• Exercise description:
Reproduce only the lines below from the line containing "Legacy Classic Gwen" to the line containing "Pemberly Row Ultra", exactly as written, with both end lines kept. Omit the pictures.

• Available data:
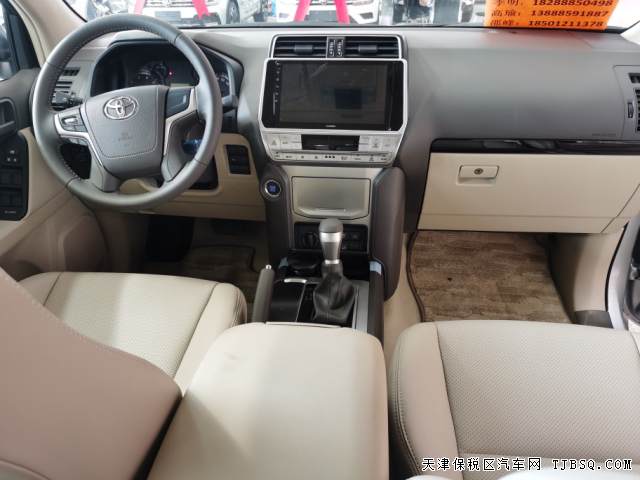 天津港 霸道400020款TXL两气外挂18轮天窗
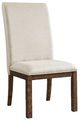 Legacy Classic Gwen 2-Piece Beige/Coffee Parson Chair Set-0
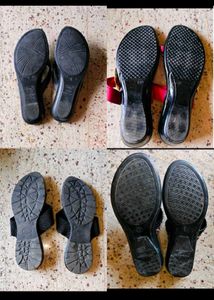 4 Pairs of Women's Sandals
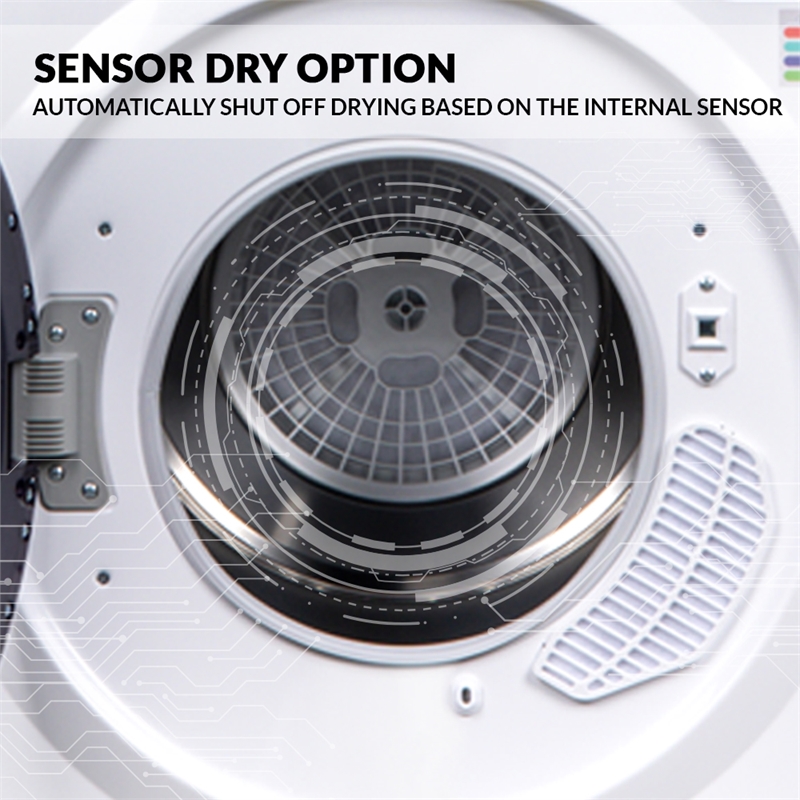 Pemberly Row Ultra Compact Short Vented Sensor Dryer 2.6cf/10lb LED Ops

* * *

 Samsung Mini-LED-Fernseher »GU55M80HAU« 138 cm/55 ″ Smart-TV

• Problem solution:
 Legacy Classic Gwen 2-Piece Beige/Coffee Parson Chair Set-0
 4 Pairs of Women's Sandals
 Pemberly Row Ultra Compact Short Vented Sensor Dryer 2.6cf/10lb LED Ops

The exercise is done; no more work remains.